Kaliandra menyerah. "Pergilah dengan Edgar, Edelweis," kata Kaliandra. Dia menganggukkan kepala pada Edelweis.
"Ayo, Edel," kata Edgar. Dia melambaikan tangan pada Kaliandra. "Sorry, Kal," imbuhnya.
Kaliandra menatap kepergian mereka dengan sedikit rasa mengganjal di hatinya. "Sorry juga Edgar, kamu tidak akan bisa mendapatkan hati Edel," gumamnya.
Edelweis masuk ke mobil Edgar dengan perasaan canggung. Dia hanya diam, dan menjawab seperlunya ketika ditanya. Dia mulai gelisah ketika Edgar tidak lagi menambahkan kata 'Mbak' kepadanya. Dia merasa aneh.
"Edel, bolehkah aku bertanya sesuatu?" tanya Edgar menoleh sebentar pada Edelweis, kemudian kembali menatap jalan raya. Tangan dan kakinya sibuk mengoperasikan mobil.
Mobil meluncur di jalanan. Edgar bahkan mencari rute terjauh menuju kosnya Edelweis. Dia sengaja.
Edelweis hanya mengangguk. Dia sibuk memandang kartu nama milik Kaliandra.
"Apa hubunganmu dengan Indra saat SMA?" tanya Edgar. Dia bisa menduga, namun dia tetap butuh kepastian.
Edelweis tersenyum. Dan Edgar melihatnya. Edgar merasa kesal.
"Dia pacar saya saat SMA,"k ata Edelweis. Hanya dengan mengenang Indra, hatinya terasa hangat. Bagaimana mungkin Edelweis bisa melupakannya?
"Dan kau masih menunggunya?" ejek Edgar. "Ada yang bilang cinta pertama itu tidak akan pernah terwujud.
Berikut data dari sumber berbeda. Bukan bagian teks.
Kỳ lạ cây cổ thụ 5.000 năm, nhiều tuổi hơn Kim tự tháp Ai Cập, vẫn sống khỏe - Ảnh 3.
Cinta pertama indah, karena hanya dikenang saja."
"Terwujud ata tidak, itu bukan urusan Pak Edgar," kata Edelweis memberi jarak.
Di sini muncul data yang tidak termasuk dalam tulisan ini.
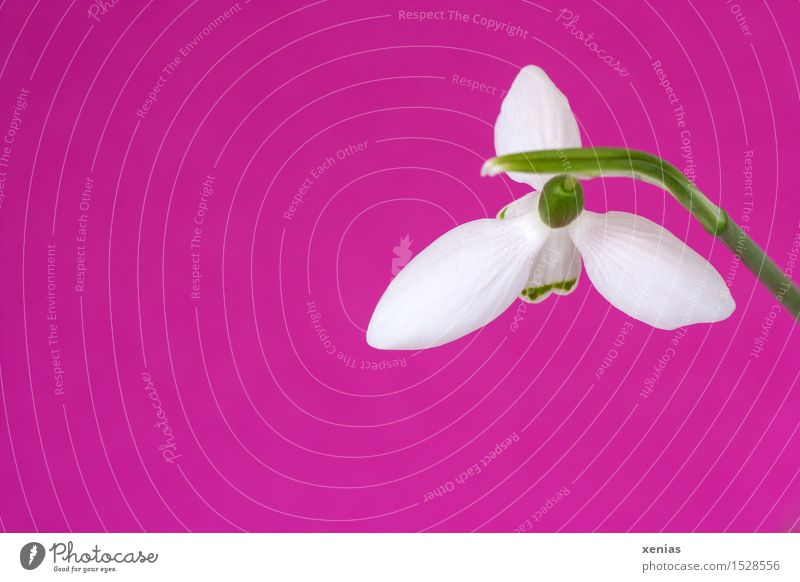 Snowdrops over Pink pink Easter Spring Winter Flower Blossom galanthus Amaryllis Green White Card Background picture Interior shot Downward Decoration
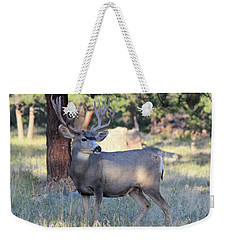 Weekender Tote Bag featuring the photograph Muley Buck by Shane Bechler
"Dia akan segera menikah. Dan wanita yang menjadi istrinya bukanlah kamu Edelweis. Maka lepaskan dia, dan buka hatimu untukku," kata Edgar.
Edelweis tersenyum geli. "Pak Edgar, terima kasih atas sarannya. Tetapi maaf, saya tidak bisa menerima perasaan Pak Edgar."
Edgar memberhentikan mobilnya, dia menyalakan lampu rating. "Kenapa?"
Edelweis menoleh pada Edgar dengan senyum geli. Dan itu malah membuat Edgar tambah kesal.
"Pak Edgar belum baca berita sore tadi ya?" tanya Edelweis. "Renaca pertunangan Pak Edgar dan Mbak Kaliandra sudah disiarkan tadi. Trending topik lagi berita tentang anda."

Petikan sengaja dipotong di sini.